To illustrate the allegations, James contends that the valuation of Trump International Golf Links in Scotland assumed 2,500 homes could be developed and yet “the Trump had obtained zoning approval to develop less than 1,500 cottages and apartments, many of which were expressly identified as being only for short-term rental.” This alleged discrepancy, James asserts, spawned financial fraud in that “the $267 million value attributed to those 2,500 homes accounted for more than 80% of the total $327 million valuation for the Aberdeen property on the 2014 Statement.”
James also takes issue with the valuation of Trump National Golf Club in Florida. She says a method deemed unacceptable based on accepted accounting practices for golf courses was employed for the valuation. As told by James, Trump’s statements did not disclose “inflated liabilities in the price of the club,” which he purchased 10 years ago for $46 million, but only $5 million of which was in cash. She also says that Trump inflated the value by “adding 30% for the Trump ‘brand.’”
The lawsuit isn’t the first time Trump has been accused of exaggerating the value of assets in connection with sports.
In 2019, Trump’s former attorney, Michael Cohen, testified that Trump “inflated his total assets” when he was seeking a loan from Deutsche Bank to bid for the Buffalo Bills in 2014. Longtime owner Ralph Wilson passed away that year, which led to the estate gaining control of the team and retaining Morgan Stanley to sell it. Three finalists emerged: Trump, Buffalo Sabres owners Terry Pegula and Kim Pegula and a group of investors led by musician Jon Bon Jovi. The Pegulas won with a $1.4 billion bid, reportedly about $500 million more than Trump offered.
On pages 183 to 184 of her complaint, James references Trump’s bid for the Bills and its relationship to Deutsche Bank. She notes that as part of the bid, Trump “needed a conference letter from a financial institution to submit with his bid package.” A letter was prepared “indicating that based upon the bank’s review of Mr. Trump’s financial information he would have the ‘financial wherewithal’ to fund his bid to purchase the Bills football team.” James also says that a letter signed by Trump asserted, “I have a net worth in excess of $8 billion” yet his 2013 statement of financial condition reported a net worth of $5.1 billion. Financial documents provided by Cohen claimed that from 2012 to 2013, Trump’s net worth climbed from $4.56 billion to $8.66 billion, with much of the increase attributed to a purported surge in Trump’s “brand value.”

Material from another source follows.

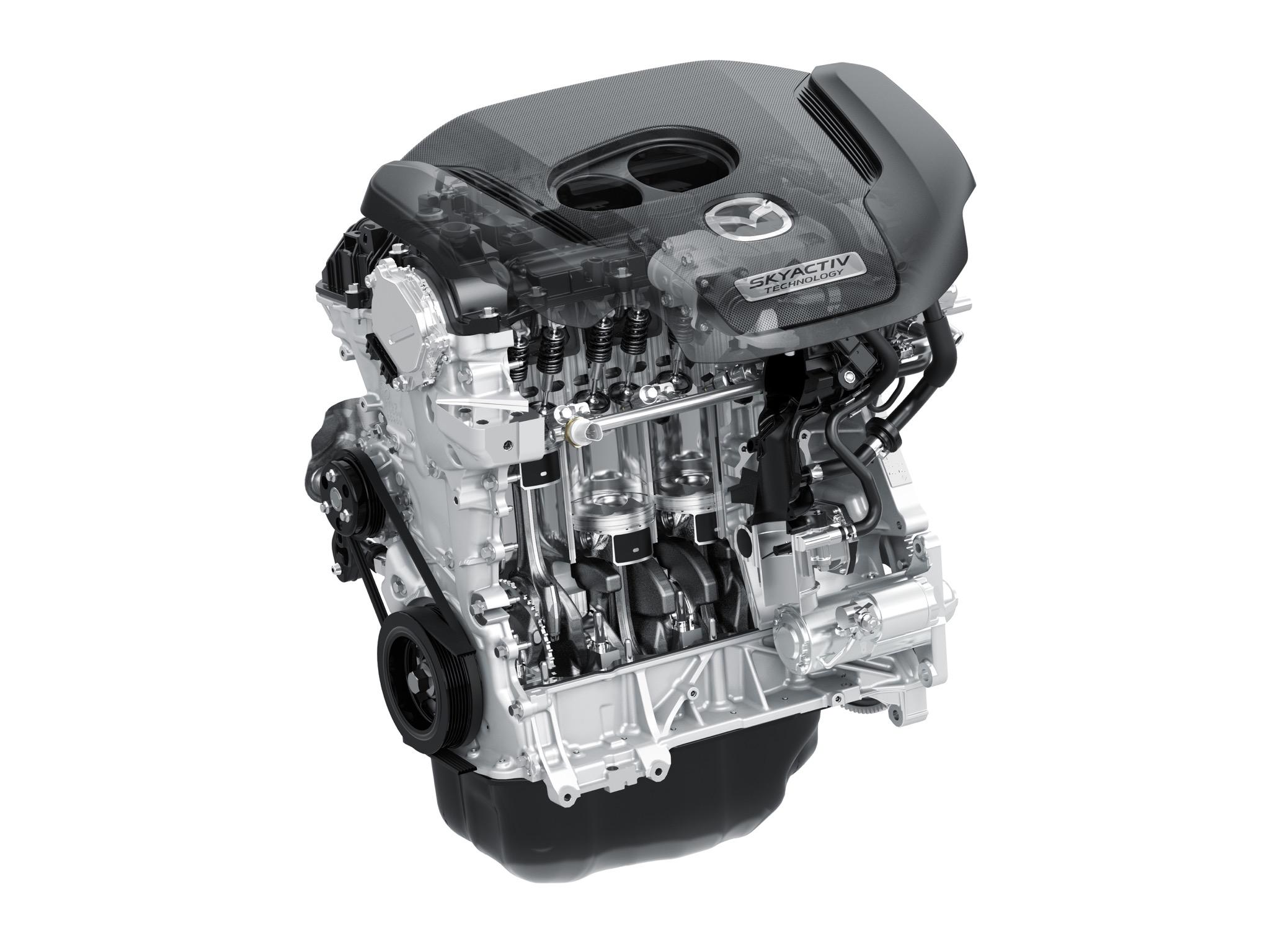 MazdaCX9 05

Attorneys for Trump will answer the complaint, contend the claims are false and seek the complaint’s dismissal. There are several potential defenses. One is that Trump did not prepare the financial documents at issue and instead relied on both the advice and document generation of his (and the Trump Organization’s) accountants; this is sometimes called a good faith defense. James’ complaint anticipates this defense and preemptively asserts “the false and fraudulent asset values in the Statements [cannot] be defended based on boilerplate disclaimers in the accountant’s compilation report accompanying each Statement.” She maintains clients are ultimately “responsible for preparing the statements in accordance with generally accepted accounting principles in the United States.”

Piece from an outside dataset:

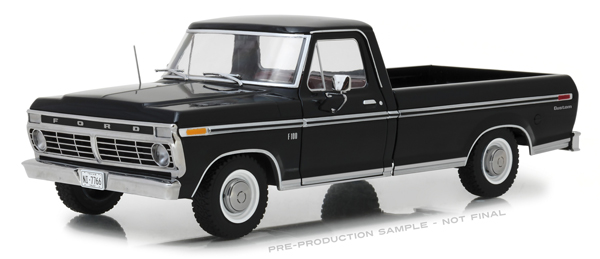 12963 - Greenlight Diecast 1973 Ford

Another defense would be to ask why sophisticated, multinational banks and insurance companies were, at least as James portrays, so badly and so repeatedly misled. These financial intuitions utilize established procedures and skilled professionals to verify or refute claims made in loan applications, especially when the amount sought is nine figures. The notion that Trump and his accountants duped banking professionals for a decade will likely invite skepticism and scrutiny.